Generally positive about alternatives
Such considerations aside, Campiche and his colleague, Maurizio Arrigo, who is head of private equity at Pictet Alternative Advisors, gave a generally upbeat view on altenative investments as a whole, stating that in a world of low, or even negative real-interest rates and yields, they offered important benefits. Pictet’s oldest hedge fund mandate has, since 1995 and through to 30 June this year, annualised returns of 7.5 per cent; private equity internal rates of return have been 19.9 per cent since 1990 (net of managers’ fees). This part of the Pictet Group, run as a discrete unit, oversees around $20.1 billion of alternative assets.

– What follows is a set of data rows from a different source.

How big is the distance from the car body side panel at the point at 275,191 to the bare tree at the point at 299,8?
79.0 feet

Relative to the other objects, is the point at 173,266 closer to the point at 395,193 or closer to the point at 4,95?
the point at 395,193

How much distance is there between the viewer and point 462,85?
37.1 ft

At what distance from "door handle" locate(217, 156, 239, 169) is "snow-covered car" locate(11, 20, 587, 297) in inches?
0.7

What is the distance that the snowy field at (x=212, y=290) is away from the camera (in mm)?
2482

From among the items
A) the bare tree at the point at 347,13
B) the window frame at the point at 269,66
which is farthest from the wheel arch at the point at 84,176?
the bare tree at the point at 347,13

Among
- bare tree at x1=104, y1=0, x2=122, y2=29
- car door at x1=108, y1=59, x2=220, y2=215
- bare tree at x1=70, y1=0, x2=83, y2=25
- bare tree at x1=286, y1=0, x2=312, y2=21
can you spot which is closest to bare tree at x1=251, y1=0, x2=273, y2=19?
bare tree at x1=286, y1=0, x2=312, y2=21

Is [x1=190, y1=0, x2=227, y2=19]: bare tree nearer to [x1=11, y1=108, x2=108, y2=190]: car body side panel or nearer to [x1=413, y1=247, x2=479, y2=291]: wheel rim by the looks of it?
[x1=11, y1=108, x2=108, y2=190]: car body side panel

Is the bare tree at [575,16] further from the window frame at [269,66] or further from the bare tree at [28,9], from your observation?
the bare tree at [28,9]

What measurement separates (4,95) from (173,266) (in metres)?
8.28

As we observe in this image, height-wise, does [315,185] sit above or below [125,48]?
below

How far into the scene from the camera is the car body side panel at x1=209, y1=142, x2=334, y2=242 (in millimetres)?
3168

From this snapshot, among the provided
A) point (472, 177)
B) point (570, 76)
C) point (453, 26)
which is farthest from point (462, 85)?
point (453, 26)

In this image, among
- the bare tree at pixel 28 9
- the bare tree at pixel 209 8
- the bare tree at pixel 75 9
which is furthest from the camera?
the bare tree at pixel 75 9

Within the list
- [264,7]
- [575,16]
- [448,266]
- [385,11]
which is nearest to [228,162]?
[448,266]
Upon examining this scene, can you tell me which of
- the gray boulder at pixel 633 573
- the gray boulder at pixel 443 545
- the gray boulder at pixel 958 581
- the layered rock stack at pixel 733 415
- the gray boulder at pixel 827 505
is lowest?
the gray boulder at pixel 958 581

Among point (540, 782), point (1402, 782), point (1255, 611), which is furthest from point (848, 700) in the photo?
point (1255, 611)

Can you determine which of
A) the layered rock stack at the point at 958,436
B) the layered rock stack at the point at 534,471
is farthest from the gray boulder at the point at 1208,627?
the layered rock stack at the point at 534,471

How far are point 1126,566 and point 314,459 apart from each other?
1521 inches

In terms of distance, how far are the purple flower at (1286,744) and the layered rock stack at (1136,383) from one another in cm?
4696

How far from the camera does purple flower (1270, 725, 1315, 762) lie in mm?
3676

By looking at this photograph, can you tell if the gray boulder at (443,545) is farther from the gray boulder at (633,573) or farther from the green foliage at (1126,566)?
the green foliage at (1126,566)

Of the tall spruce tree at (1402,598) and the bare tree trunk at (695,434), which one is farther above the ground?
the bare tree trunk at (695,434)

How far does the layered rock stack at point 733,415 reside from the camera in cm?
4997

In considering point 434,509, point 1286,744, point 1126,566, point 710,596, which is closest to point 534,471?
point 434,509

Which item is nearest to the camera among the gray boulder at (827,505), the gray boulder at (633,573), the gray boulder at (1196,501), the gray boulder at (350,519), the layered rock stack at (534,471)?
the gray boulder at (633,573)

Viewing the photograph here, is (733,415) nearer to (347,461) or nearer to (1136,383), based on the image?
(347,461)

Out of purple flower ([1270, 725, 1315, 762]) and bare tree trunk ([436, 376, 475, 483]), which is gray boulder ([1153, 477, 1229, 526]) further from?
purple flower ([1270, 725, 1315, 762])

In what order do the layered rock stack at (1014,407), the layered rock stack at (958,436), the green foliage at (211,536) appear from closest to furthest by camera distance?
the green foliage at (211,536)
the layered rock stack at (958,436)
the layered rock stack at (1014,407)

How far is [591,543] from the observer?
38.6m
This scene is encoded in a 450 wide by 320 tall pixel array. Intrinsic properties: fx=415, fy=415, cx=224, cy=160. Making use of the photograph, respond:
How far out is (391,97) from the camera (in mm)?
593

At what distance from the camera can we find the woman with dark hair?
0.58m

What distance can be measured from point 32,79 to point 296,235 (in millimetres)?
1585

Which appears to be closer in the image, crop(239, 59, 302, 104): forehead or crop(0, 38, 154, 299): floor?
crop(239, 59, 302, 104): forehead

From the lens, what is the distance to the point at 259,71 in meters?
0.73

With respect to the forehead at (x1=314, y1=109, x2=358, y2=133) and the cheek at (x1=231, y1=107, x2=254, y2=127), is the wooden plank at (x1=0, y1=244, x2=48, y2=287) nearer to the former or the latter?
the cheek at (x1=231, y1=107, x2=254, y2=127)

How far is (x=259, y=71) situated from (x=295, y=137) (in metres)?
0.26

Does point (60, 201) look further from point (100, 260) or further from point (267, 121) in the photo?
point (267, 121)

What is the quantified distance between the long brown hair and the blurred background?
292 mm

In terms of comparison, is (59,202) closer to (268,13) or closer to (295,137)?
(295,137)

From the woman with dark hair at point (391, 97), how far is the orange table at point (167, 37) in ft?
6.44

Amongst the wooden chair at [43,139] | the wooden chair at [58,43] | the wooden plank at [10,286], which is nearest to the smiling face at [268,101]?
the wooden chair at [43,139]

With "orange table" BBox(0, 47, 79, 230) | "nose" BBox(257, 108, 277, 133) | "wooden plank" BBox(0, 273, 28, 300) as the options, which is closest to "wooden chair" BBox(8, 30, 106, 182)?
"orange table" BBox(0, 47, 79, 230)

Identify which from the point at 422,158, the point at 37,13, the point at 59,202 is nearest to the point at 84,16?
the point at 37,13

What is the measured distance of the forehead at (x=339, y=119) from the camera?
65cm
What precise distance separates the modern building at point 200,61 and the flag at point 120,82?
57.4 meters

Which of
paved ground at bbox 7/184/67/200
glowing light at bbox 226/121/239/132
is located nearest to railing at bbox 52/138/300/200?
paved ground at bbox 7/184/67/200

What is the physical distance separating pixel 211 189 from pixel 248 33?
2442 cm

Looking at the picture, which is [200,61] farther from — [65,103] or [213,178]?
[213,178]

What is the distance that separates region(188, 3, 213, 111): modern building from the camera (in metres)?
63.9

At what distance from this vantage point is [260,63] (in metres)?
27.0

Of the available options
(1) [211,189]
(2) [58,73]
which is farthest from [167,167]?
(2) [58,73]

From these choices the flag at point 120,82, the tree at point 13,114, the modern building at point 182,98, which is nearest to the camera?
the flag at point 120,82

A large source of new assets into the alternatives business at Pictet is coming from high net worth individuals, Campiche said. Talking about family offices and endowment organisations, he continued: “Over the last five years alternative investment at Pictet has been definitely one way to attract new prospects.”

With certain clients such as family offices, allocations to alternatives can be from 20 per cent of total AuM to more than 50 per cent, he said. Campiche said that in general, Europe-based investors have been more “timid” in their approach to alternative assets than is the case with North American counterparts because of a desire to hold liquid assets. “The liquidity hurdle remains a hurdle and allocation is lower than the `Anglo-Saxons’ general and for Asian families,” he said. He said possible reason for greater caution in Europe is that there isn’t the same structure of multi-general private inheritance of wealth as is the case in North America and UK. 

CTAs are hot
Commodity trading advisors – typically defined as hedge funds using futures to achieve returns – have been popular, Campiche said. Their relatively high liquidity and ability to reduce overall volatility and drawdowns in a portfolio has been an attraction, he said. 

On average, about 16 per cent of clients’ assets are allocated to hedge funds, a share that hasn’t changed a great deal in recent years, he said. There are regulatory limits on how much of a portfolio can be placed into hedge funds; clients must give consent to a higher position if this happens, he said.

Asked about so-called “liquid alternatives”, such as UCITS vehicles holding hedge fund-type strategies, he said there is demand from certain types of clients; Japanese investors are particularly keen on the high-liquidity option.

“We implement most of our hedge funds strategies with offshore underlying investments,” he said.

Much more than leverage
Arrigo, discussing the private equity component of the Pictet business, rejected the charge that is sometimes made that private equity is normally just conventional equity investing + leverage. While debt/EBITDA multiples are currently at 5.5 times (2016 year-to-date), and up from 4.7 in 2010, but down from 6.2 times in the pre-crisis year of 2007, this doesn’t necessarily show that debt levels are stretched. Debt is currently relatively cheap, putting less pressure on companies’ cashflows. There has, he said, been a falling off in private equity fund-raising and value of exits so far this year, coming after strong fund-raising and exit figures for 2015.